| name | rag-ingest |
| description | Use when ingesting a new PDF or curated source into the RAG store, or when recalibrating retrieval. Converts PDF→markdown with page/spoiler control, inspects a real chunk, ingests with a source tag, wires the source into retrieval, calibrates the distance threshold, and verifies a sample question hits while a spoiler probe stays silent. |
Ingest a source into the RAG store
40k rulebooks are multi-column / table-heavy, so extracted text comes out scrambled
(golden rule #7: answer rule questions from chunks, never the model's gut). The store is
data/vectordb/rag.db (sqlite-vec, cosine) embedded with bge-m3.
Procedure
- Discipline first.
- Inspect a real chunk before trusting retrieval — layout soup is silent, it won't error.
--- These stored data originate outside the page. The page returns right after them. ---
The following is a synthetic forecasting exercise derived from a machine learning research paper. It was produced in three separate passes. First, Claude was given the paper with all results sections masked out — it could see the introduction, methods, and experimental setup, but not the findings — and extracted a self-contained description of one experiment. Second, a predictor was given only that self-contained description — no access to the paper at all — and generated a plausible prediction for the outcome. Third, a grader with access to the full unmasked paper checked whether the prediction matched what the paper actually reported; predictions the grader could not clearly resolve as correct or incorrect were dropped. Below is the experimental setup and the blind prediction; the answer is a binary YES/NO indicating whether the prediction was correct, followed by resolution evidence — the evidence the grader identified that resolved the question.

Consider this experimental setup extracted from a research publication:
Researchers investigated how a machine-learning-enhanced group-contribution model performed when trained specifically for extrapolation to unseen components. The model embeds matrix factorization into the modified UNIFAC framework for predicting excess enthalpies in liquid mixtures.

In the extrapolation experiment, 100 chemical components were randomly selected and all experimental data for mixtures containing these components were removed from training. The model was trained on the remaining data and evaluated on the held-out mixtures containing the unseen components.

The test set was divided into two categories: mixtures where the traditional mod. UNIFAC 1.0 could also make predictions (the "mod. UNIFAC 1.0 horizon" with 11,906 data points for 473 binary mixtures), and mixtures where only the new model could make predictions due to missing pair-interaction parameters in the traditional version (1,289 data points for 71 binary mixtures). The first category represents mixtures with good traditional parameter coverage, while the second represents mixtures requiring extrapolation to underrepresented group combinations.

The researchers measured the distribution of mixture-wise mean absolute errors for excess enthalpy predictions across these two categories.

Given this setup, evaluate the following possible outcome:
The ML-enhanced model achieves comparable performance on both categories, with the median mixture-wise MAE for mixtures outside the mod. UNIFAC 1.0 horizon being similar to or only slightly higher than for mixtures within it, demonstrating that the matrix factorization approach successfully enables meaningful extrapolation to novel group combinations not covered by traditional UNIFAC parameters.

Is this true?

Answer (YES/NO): YES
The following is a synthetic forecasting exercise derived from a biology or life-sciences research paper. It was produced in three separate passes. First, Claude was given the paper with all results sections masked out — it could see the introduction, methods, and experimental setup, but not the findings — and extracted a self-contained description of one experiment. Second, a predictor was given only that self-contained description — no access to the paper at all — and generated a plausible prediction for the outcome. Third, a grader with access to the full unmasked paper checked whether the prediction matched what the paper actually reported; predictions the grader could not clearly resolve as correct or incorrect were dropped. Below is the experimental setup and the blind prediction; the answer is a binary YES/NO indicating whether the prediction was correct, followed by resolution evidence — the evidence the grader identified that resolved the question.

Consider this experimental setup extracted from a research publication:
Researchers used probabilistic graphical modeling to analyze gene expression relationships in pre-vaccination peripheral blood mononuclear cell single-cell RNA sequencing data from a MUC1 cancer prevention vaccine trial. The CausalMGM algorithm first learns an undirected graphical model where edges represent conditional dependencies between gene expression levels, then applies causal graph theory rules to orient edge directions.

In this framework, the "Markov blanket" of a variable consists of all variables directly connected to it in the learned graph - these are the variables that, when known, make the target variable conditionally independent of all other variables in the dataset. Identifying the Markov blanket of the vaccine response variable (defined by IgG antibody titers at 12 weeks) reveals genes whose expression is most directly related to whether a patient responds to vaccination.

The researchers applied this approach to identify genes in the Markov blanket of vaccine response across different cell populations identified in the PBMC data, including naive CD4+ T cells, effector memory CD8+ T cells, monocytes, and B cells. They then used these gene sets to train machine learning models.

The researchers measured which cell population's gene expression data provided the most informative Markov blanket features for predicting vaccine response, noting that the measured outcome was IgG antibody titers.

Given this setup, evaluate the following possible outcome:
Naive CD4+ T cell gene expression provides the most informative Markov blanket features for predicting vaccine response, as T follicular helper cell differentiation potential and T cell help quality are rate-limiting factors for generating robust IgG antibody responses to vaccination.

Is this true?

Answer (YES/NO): NO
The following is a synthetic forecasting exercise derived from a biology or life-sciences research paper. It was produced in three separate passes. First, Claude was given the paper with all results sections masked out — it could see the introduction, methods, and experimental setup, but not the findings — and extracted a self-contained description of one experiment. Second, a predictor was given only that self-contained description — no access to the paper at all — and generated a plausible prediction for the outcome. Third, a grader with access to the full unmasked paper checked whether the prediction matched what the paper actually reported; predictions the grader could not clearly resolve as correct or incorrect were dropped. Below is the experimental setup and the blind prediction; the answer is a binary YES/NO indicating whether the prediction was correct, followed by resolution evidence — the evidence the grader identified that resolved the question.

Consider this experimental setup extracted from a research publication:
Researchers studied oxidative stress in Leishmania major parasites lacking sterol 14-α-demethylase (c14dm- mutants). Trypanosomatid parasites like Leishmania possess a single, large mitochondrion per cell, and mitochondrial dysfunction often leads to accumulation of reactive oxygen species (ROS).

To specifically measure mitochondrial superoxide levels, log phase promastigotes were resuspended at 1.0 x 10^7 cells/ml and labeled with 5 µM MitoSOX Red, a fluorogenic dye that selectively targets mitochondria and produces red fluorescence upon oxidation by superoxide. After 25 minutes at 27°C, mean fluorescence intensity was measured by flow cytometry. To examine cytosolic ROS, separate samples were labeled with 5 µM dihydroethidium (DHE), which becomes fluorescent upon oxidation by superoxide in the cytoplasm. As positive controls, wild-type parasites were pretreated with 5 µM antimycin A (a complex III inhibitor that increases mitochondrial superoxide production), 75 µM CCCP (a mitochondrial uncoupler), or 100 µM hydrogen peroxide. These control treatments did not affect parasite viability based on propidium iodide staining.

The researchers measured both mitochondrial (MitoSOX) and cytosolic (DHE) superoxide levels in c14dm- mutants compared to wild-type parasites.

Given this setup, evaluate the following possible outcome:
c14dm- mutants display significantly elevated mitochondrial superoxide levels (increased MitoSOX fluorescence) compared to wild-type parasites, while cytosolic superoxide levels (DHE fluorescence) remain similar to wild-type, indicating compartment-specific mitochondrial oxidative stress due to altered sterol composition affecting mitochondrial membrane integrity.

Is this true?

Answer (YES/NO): NO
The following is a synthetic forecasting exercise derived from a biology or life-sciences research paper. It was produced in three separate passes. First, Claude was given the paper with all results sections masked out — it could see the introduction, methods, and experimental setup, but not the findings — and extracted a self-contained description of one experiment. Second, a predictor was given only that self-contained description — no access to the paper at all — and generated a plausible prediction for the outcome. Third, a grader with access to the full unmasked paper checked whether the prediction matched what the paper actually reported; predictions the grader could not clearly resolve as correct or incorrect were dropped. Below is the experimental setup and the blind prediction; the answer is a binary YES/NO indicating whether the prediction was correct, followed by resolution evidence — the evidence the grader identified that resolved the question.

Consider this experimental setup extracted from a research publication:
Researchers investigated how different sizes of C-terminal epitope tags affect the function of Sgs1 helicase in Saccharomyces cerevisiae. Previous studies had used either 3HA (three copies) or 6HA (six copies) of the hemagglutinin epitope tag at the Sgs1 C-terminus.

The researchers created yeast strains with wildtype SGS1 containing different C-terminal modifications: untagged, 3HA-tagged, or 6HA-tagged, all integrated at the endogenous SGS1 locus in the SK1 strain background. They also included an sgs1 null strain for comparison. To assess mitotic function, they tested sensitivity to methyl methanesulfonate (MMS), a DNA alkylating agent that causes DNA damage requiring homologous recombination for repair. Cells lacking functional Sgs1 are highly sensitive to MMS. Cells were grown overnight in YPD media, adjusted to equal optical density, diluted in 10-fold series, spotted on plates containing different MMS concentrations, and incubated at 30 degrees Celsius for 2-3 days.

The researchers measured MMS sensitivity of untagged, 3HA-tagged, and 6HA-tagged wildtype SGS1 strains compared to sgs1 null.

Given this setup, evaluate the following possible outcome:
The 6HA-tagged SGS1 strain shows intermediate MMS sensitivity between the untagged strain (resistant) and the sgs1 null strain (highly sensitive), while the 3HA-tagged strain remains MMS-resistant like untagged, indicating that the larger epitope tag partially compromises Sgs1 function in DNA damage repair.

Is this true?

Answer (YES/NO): YES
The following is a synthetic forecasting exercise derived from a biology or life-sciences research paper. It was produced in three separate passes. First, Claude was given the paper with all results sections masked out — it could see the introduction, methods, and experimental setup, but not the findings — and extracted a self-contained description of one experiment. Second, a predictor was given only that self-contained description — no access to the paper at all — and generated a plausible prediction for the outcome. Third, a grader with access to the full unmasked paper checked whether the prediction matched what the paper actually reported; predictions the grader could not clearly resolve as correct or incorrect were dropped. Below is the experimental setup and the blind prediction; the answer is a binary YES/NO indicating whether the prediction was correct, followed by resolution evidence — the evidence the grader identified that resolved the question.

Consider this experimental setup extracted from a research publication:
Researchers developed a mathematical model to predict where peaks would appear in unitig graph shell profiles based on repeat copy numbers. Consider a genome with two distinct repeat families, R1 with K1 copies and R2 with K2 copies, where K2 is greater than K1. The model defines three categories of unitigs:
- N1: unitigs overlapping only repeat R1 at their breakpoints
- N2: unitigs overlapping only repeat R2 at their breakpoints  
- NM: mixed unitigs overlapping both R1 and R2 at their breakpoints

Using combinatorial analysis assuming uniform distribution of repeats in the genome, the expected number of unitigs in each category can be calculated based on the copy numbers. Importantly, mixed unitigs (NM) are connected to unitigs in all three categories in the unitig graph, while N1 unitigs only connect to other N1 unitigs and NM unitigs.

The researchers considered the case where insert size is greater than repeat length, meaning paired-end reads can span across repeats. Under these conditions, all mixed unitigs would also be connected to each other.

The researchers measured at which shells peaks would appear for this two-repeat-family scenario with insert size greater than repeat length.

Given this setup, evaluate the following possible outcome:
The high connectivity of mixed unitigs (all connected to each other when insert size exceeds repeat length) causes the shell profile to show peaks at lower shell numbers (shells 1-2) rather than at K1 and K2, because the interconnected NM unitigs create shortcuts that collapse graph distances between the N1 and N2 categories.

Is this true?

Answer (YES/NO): NO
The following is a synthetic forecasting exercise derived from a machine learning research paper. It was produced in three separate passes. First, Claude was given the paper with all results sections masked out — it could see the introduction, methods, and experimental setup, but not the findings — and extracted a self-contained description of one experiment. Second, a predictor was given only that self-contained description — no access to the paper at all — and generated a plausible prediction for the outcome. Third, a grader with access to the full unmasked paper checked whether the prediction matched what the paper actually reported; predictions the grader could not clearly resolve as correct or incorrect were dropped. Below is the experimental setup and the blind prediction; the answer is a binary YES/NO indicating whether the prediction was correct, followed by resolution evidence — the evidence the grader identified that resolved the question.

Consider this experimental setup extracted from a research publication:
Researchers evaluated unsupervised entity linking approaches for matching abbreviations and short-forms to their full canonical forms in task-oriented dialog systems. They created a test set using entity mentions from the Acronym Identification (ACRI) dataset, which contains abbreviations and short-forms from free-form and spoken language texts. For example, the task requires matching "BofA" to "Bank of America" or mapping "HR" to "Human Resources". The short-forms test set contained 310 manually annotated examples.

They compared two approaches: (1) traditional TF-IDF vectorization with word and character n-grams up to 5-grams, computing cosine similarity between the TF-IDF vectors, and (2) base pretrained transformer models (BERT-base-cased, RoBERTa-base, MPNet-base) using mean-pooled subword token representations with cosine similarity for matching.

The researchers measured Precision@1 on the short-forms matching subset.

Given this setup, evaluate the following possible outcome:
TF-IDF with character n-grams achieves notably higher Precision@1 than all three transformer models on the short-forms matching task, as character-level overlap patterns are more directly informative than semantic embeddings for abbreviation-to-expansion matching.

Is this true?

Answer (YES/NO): YES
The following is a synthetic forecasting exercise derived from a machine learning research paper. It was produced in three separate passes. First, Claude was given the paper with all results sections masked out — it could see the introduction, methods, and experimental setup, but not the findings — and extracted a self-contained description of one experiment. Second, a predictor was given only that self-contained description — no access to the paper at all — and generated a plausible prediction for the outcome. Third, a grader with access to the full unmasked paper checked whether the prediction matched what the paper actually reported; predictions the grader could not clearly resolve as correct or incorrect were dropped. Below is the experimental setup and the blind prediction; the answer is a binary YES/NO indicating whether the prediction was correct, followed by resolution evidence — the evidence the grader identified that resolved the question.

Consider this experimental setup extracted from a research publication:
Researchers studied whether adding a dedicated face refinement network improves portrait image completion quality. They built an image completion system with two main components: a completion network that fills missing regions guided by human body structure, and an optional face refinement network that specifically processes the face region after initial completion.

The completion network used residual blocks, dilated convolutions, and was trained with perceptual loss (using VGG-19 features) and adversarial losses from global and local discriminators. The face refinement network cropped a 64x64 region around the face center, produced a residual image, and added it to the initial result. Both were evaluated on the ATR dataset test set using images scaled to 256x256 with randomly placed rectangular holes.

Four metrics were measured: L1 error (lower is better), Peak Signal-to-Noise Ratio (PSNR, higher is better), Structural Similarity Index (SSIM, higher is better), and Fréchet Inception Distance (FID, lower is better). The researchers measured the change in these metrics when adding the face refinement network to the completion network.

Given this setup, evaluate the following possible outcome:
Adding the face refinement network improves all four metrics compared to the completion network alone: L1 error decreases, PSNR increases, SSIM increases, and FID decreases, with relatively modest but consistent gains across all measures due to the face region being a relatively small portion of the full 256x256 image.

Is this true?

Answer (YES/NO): NO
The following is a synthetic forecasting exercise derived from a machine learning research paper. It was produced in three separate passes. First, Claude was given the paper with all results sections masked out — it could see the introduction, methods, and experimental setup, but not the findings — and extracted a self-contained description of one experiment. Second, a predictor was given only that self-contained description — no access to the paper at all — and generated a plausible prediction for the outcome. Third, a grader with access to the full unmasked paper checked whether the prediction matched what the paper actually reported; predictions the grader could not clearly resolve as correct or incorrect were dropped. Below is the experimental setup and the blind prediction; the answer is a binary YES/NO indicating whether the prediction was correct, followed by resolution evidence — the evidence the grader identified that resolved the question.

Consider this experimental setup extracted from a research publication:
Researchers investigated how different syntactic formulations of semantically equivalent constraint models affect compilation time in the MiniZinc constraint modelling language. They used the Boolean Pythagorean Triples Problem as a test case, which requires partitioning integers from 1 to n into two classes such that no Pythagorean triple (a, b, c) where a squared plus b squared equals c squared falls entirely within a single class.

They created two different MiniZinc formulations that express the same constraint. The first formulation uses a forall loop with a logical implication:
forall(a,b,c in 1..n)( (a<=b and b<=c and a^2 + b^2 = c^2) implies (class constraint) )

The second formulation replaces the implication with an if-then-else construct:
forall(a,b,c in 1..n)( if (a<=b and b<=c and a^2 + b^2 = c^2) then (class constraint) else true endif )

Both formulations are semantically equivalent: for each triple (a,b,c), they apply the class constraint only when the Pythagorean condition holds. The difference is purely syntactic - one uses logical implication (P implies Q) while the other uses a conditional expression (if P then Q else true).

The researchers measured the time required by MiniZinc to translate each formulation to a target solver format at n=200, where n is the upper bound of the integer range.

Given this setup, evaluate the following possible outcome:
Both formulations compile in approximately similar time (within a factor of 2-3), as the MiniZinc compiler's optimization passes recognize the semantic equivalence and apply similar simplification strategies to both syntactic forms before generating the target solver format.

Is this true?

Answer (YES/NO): NO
- Trim spoilers by page range. Precedent: Setting Guide ingested
--pages 1-57 (villain
resolution withheld); the GM-Guide was ingested spoiler-trimmed. Keep campaign secrets,
villain reveals, and patron secrets out of the DB.
- Convert:
uv run python tools/pdf_to_md.py "<pdf>" -o "<md>" --pages A-B
- Inspect the produced markdown — is a representative chunk readable, or column/table junk?
If junk, fix the page range / re-extract before ingesting.
- Ingest:
uv run python -m dmbot.rag.ingest "<md>" --source <tag>
(idempotent per --source — re-running with the same tag replaces those chunks).
- Wire the source into
dmbot/rag/retrieve.py _SOURCES and choose its group:
## Regelwerk (rules) or ## Weltwissen (lore/setting). Retrieval is self-wiring from
_SOURCES; usually no other code change.
- Calibrate:
uv run python tools/rag_calibrate.py, then read
tools/rag_calibrate_report.md (gitignored). MAX_DISTANCE stays 0.45 unless the data
clearly supports a change — positives (rule questions) and negatives (narration) overlap in
embedding space, so no threshold separates them cleanly. Real gaps are usually
content/chunking, not the threshold.
- Verify: one factual question hits the right source at distance < 0.45; one spoiler
probe returns nothing usable (secret pages aren't in the DB / generic hits sit above the
gate). Check the
📚 <source> log line fires in a real !rules / !lore query.
Commit boundary
- git-ignored (bought-book derivatives): the generated
<…>.md, the PDFs, rag.db.
- committed (own words,
.gitignore allowlist): hand-authored curated sources under
data/lore/ and data/rules_de/.
Content fixes beat threshold fixes
Two known levers from past rounds: a German term missing its English chunk (fixed by a curated
German glossary, e.g. data/rules_de/conditions.md, with the German name in the body since
the ingest embeds the body, not the heading); and weapon-stat tables that don't retrieve
(needs table-row chunking — a separate ingestion session).